*** Block opens ***
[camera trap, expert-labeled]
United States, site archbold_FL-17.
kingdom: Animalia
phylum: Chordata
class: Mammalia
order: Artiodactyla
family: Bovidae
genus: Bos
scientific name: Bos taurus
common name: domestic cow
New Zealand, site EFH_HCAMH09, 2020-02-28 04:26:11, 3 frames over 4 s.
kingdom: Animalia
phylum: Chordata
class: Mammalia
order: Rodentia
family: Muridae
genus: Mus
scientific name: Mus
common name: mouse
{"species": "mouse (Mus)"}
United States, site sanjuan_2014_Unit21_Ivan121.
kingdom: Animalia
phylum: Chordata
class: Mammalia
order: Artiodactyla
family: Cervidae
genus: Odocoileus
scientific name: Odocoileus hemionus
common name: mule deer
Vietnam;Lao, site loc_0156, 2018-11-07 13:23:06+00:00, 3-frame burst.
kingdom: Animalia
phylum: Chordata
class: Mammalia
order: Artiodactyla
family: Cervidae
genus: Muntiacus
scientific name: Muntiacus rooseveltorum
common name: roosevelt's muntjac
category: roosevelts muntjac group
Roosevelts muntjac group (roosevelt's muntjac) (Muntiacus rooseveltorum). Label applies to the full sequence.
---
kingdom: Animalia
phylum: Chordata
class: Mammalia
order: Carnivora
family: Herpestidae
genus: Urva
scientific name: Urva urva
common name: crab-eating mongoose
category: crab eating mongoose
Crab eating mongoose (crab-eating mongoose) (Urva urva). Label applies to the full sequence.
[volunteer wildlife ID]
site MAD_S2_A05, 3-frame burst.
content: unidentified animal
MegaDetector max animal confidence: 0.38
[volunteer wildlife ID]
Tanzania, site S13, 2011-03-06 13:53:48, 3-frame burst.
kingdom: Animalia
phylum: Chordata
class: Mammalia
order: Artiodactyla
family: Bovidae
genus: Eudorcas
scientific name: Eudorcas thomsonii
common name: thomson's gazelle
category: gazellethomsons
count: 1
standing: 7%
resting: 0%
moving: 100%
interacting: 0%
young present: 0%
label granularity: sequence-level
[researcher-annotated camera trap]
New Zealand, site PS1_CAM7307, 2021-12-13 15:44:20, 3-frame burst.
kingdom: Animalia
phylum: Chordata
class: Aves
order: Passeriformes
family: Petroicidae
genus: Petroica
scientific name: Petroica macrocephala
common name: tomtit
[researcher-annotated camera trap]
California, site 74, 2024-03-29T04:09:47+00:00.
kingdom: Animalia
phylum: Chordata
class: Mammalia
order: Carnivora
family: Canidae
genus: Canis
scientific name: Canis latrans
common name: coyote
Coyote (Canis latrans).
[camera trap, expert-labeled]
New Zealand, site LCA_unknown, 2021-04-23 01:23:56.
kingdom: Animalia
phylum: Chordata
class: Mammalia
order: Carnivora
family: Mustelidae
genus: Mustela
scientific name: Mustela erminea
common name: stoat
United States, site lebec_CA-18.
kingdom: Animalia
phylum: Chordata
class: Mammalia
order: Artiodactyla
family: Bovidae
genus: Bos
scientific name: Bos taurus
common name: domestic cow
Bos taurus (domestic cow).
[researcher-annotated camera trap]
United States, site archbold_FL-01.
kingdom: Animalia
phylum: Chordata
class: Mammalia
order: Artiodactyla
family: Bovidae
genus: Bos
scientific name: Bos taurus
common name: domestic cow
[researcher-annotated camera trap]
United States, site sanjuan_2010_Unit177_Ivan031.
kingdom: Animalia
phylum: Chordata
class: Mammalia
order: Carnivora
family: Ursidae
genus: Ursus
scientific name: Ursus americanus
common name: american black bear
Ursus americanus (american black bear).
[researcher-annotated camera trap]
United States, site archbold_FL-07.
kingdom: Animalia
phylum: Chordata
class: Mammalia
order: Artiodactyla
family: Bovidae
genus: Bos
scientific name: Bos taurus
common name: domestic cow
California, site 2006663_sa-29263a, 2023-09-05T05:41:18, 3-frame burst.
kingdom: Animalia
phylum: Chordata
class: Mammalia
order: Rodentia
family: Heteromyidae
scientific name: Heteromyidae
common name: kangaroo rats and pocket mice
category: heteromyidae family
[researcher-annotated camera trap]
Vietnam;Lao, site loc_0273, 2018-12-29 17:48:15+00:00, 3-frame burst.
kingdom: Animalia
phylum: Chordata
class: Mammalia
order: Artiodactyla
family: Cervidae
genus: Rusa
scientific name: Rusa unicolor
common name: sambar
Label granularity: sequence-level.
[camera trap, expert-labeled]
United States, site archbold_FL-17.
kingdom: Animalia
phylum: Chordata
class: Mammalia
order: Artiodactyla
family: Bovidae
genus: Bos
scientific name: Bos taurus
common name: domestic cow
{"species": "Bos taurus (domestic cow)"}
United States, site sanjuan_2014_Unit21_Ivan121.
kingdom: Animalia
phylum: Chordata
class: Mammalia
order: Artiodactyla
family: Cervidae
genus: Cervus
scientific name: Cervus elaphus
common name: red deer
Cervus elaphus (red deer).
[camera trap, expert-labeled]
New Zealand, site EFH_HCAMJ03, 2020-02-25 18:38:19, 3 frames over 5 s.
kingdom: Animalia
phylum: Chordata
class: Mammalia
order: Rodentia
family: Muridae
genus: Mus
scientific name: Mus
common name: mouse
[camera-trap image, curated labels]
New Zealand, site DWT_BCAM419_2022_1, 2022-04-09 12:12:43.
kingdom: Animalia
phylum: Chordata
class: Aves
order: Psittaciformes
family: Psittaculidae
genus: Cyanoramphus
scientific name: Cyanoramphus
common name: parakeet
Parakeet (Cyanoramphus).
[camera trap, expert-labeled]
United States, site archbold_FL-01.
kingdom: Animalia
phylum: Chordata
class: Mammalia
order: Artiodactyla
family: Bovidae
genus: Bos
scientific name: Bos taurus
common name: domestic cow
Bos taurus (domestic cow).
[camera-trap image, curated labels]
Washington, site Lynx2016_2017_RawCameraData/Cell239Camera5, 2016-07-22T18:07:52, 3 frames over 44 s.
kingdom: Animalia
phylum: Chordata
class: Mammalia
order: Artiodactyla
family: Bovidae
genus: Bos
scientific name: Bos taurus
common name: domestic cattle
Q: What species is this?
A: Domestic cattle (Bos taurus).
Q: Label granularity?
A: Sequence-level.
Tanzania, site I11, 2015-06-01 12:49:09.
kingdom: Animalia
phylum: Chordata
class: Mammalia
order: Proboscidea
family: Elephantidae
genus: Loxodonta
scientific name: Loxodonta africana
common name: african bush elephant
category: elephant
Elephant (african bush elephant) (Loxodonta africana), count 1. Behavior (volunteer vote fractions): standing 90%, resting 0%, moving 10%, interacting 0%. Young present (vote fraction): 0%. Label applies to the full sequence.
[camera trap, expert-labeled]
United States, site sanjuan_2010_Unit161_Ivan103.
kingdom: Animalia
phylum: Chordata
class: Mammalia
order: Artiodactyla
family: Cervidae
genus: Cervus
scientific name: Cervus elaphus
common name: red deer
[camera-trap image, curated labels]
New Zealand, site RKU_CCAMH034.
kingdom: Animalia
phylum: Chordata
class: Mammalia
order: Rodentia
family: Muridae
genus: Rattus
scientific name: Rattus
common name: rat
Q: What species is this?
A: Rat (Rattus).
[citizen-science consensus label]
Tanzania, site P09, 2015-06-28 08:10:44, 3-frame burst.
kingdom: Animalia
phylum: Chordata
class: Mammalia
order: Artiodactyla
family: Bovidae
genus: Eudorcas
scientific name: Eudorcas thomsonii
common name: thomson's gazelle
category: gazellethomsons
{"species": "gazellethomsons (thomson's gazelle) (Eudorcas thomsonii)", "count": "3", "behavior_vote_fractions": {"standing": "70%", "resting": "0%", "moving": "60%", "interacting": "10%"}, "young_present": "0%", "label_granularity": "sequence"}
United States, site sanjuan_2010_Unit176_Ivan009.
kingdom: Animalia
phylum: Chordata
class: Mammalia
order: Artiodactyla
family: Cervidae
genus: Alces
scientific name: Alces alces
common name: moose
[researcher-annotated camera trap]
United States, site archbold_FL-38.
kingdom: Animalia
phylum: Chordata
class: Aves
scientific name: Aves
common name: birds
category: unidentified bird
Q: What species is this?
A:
*** Block closes ***
- [Exercise prompt]: The answer should be an exact copy of the lines from the first line of the data through the line with "common name: roosevelt's muntjac" and should contain nothing else.

- [Exercise output]:
[camera trap, expert-labeled]
United States, site archbold_FL-17.
kingdom: Animalia
phylum: Chordata
class: Mammalia
order: Artiodactyla
family: Bovidae
genus: Bos
scientific name: Bos taurus
common name: domestic cow
New Zealand, site EFH_HCAMH09, 2020-02-28 04:26:11, 3 frames over 4 s.
kingdom: Animalia
phylum: Chordata
class: Mammalia
order: Rodentia
family: Muridae
genus: Mus
scientific name: Mus
common name: mouse
{"species": "mouse (Mus)"}
United States, site sanjuan_2014_Unit21_Ivan121.
kingdom: Animalia
phylum: Chordata
class: Mammalia
order: Artiodactyla
family: Cervidae
genus: Odocoileus
scientific name: Odocoileus hemionus
common name: mule deer
Vietnam;Lao, site loc_0156, 2018-11-07 13:23:06+00:00, 3-frame burst.
kingdom: Animalia
phylum: Chordata
class: Mammalia
order: Artiodactyla
family: Cervidae
genus: Muntiacus
scientific name: Muntiacus rooseveltorum
common name: roosevelt's muntjac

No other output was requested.